Dani Shapiro
July 30, 2007

Neuroplasticity


Neuroplasticity: The brain’s ability to reorganize itself by forming new neural connections throughout life. Neuroplasticity allows the neurons (nerve cells) in the brain to compensate for injury and disease and to adjust their activities in response to new situations or to changes in their environment. Previously thought to be a characteristic only of the brains of the very young,…this capacity for rewiring of the neuronal synapses to allow for re-development of entire regions of the brain is present in adults as well as children.

At a reading from Black & White the other night at Stockbridge Booksellers, a cozy little bookstore in Stockbridge Massachusetts, the Q&A; afterwards turned into an interesting discussion–who knows why?–about neuroplasticity. A fellow in shorts who was sitting in the rear of the audience asked me in my capacity as a student of the human condition (those were his words) whether I believed adolescence to be the time in life when we are most able to withstand trauma, when our brains are most elastic. It was clear from the way he phrased the question that he believed this to be the case.

I emphatically didn’t agree with him. And it got me thinking, both about adolescence, about development in general and about the whole subject of developmental milestones. (I guess this is what we students of human nature do in our spare time.) Do we all grow at the same rate, as if we’re on a conveyor belt being stamped with certain criteria for growth at certain precise moments along the continuum? This thinking seems more and more prevalent in this wacky culture we live in. Take the books that mothers of young children read. For instance, What to Expect: The First Year. What To Expect: The Toddler Years. And so forth. I could have saved myself a few gray hairs and a few sleepless nights as a mother of an infant and toddler if I hadn’t poured over those books as if they were an owner’s manual to my child. Developmental milestones such as stacking blocks, putting two words together, pulling up to stand are very clearly delineated by the authors into categories such as:

Should be able to:
Probably is able to:
Might Even be able to:

Not taking into account the vastness and complexity of human nature, even–or perhaps particularly–as it relates to babies. Not taking into account that there are children who don’t talk until they’re five (hello, Einstein?) and children who literally never crawl but just get up and walk one day (my own dear boy). This idea that there are markers on the marathon of life that we each pass precisely at the same clip (if at all) strikes me–based solely on my own personal experience–as ludicrous. And I said as much to the fellow in the shorts. Using myself as an example, I told him I had been a late bloomer. That I had been a tremendously screwed-up adolescent. (I even have proof! See my memoir, Slow Motion.) That I didn’t come into my own true self until I was past thirty. That–like the wonderful character of Jean Brodie in The Prime of Miss Jean Brodie–I hit my prime well into my thirties, and that I feel more aware now of my own capacity to adjust than I ever have in my life.

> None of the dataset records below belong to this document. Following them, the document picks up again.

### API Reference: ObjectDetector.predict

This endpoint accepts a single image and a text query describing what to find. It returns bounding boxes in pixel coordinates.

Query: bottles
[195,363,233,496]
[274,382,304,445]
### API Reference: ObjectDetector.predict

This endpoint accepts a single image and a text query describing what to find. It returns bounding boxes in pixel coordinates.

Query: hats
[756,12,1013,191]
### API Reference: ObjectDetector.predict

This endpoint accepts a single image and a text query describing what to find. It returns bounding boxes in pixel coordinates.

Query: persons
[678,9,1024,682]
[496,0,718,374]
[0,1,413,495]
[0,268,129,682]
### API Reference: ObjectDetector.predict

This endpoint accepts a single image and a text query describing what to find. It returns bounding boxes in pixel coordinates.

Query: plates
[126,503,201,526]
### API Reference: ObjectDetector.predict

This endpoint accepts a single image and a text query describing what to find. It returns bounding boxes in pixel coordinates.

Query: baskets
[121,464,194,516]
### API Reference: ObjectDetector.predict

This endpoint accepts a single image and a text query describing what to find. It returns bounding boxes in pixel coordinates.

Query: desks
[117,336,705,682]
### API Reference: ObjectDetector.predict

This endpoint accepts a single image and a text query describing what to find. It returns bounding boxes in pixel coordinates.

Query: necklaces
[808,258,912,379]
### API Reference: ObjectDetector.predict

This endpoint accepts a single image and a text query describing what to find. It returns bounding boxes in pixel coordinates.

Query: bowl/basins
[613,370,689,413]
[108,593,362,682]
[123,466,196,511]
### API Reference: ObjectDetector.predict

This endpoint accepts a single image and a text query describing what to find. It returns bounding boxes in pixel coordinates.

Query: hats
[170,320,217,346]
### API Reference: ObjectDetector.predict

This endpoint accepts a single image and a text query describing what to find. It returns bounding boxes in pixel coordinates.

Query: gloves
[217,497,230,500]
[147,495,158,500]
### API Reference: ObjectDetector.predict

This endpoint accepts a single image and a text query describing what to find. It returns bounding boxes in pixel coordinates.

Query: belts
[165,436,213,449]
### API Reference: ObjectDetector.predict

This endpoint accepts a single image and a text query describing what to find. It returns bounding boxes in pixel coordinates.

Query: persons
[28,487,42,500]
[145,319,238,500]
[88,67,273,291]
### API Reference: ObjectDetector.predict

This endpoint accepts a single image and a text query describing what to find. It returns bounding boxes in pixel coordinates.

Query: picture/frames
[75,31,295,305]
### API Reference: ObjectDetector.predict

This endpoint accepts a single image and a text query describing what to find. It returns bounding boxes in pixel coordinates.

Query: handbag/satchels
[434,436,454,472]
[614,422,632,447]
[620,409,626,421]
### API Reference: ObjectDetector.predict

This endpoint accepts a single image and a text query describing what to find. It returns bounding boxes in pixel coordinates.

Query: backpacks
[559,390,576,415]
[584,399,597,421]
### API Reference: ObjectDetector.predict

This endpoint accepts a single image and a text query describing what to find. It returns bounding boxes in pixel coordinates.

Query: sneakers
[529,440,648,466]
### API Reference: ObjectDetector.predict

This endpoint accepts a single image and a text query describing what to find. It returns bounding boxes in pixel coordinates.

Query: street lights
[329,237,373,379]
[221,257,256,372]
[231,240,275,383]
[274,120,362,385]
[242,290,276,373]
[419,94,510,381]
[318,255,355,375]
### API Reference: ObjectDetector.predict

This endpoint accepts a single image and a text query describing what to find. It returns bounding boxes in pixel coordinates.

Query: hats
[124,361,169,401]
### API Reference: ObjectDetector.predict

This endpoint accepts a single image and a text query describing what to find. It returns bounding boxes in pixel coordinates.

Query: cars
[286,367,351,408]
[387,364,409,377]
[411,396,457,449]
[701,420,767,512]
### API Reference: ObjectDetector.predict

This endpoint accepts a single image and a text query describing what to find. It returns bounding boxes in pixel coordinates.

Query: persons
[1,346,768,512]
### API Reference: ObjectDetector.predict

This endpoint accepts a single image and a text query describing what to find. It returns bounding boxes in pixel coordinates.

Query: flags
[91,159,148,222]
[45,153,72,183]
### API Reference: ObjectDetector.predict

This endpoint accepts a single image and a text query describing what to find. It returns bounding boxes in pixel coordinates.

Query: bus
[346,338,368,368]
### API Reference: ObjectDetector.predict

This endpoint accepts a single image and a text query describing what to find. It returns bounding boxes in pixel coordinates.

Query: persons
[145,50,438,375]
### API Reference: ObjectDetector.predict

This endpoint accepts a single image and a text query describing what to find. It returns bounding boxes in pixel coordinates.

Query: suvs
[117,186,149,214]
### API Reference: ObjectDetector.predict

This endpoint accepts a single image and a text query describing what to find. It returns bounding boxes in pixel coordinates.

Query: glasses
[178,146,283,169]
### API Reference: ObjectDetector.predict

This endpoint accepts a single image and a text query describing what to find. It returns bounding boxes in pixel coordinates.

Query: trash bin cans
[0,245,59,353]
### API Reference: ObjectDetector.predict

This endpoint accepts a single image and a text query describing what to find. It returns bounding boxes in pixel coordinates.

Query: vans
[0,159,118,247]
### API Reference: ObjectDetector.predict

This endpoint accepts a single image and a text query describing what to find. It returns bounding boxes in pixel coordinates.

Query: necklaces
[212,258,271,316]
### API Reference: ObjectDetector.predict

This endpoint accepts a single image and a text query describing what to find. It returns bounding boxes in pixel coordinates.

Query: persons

If new age wisdom holds that there are no crises, only opportunities, it seems there are those among us (and again, who knows why?) who are able to grow from their crises at any age, at any point in their lives, regardless of the crisis. And others who fold. Who stop growing. Who ask: why me? I’m thinking now of my mother, who after suffering terrible injuries in the car crash that killed my father, was able to heal physically–in and of itself, a remarkable feat–but never took hold of the life- changing opportunity she had been presented with to become a different (happier, more fulfilled, less angry) kind of person. And I’m thinking of the man I (along with the rest of America) have been haunted by for the past week: Dr. William Petit, the endocrinologist in Cheshire, Connecticut who has just suffered the most unthinkable, impossible, monstrous loss of his wife and two daughters at the hands of murderers. There was a photograph of Dr. Petit in The Hartford Courant yesterday, speaking at the memorial service for his family. He stands gripping the lectern, the gash on his forehead from his own injuries still visible. Dr. Petit exhorted the people in that auditorium to do good in the world. To love one another. To take care of another human being. To reach out to a neighbor. He was able to impart that message less than a week after suffering the worst kind of loss. Neuroplasticity, indeed.